Saved entries:
::::
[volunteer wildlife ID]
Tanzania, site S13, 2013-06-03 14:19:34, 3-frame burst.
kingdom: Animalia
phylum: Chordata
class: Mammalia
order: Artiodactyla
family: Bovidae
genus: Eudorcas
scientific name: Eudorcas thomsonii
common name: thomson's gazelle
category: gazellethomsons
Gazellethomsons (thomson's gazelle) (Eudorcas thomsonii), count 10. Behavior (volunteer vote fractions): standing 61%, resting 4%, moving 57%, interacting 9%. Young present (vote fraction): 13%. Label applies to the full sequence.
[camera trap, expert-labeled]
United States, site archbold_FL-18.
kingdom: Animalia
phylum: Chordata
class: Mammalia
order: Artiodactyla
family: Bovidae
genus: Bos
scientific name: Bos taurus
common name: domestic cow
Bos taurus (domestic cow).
::::
What needs to be done:
Print out the data exactly once more.

Result of this exercise:
[volunteer wildlife ID]
Tanzania, site S13, 2013-06-03 14:19:34, 3-frame burst.
kingdom: Animalia
phylum: Chordata
class: Mammalia
order: Artiodactyla
family: Bovidae
genus: Eudorcas
scientific name: Eudorcas thomsonii
common name: thomson's gazelle
category: gazellethomsons
Gazellethomsons (thomson's gazelle) (Eudorcas thomsonii), count 10. Behavior (volunteer vote fractions): standing 61%, resting 4%, moving 57%, interacting 9%. Young present (vote fraction): 13%. Label applies to the full sequence.
[camera trap, expert-labeled]
United States, site archbold_FL-18.
kingdom: Animalia
phylum: Chordata
class: Mammalia
order: Artiodactyla
family: Bovidae
genus: Bos
scientific name: Bos taurus
common name: domestic cow
Bos taurus (domestic cow).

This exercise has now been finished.